The margosa tree is sacred to Pattini and the telambu tree to Navaratna Wâlli. Each lunar asterism is associated with a particular tree.

Homage is paid to an overlord by presenting him with a roll of 40 betel leaves with the stalk ends towards the receiver. Before the betel is chewed, its apex and a piece of the petiole of the base are broken off as a cobra brought the leaf from the lower world holding both ends in its mouth. It is also considered beneath one’s dignity to eat the base of the petiole.

The flowering of a tala tree (corypha umbraculifera) is inauspicious to the village. A cocoanut only falls on a person who has incurred divine displeasure; it is lucky to own a cocoanut tree with a double stem.

A king cocoanut tree near the house brings bad luck to the owner’s sons. When a person dies or a child is born a cocoanut blossom is hung over him.

The person who plants an arekanut tree becomes subject to nervousness. The woman who chews the scarred slice of an arekanut becomes a widow. If a married woman eats a plantain which is attached to another, she gets twins.

An astrologer once told a king that a particular day and hour were so auspicious that anything planted then would become a useful tree.

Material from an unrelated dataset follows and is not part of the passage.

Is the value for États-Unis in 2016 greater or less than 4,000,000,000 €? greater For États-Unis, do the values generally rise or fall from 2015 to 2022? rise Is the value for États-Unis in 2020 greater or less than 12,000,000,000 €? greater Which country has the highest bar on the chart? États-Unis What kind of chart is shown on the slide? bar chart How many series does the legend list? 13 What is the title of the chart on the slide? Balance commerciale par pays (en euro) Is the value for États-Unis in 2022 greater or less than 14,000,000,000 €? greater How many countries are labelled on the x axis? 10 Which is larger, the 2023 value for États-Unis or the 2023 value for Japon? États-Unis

The king directed the astrologer’s head to be severed and planted and this grew into the crooked cocoanut tree. Pleased with the result he got his own head severed and planted and it grew into the straight areka tree.

Red flowers (rat mal) are sacred to malignant spirits and white flowers (sudu mal) to beneficient spirits. Turmeric water is used for charming and sticks from bitter plants are used as magic wands. The Nâga darana root (martynia diandra) protects a man from snake bite.

It is auspicious to have growing near houses the following:—nâ (ironwood), palu (mimusops hexandra), mûnamal (mimusops elengi), sapu (champak), delum (pomegranate), kohomba (margosa), areka, cocoanut, palmyra, jak, shoeflower, idda (wrightia zeylanica), sadikka (nutmeg) and midi (vitis vinifera) while the following are inauspicious:—imbul (cotton), ruk (myristica tursfieldia), mango, beli (aegle marmelos), ehela (cassia fistula), tamarind, satinwood, ratkihiri (accacia catechu), etteriya (murraya exotica) and penala (soap berry plant).

Persons taken for execution were formerly made to wear wadamal (hibiscus).

The dumella (Trichosanthes cucumerina) and the kekiri (zhenaria umbellata) are rendered bitter, if named before eating. Alocasia yams (habarale) cause a rasping sensation in the throat when they are named within the eater’s hearing.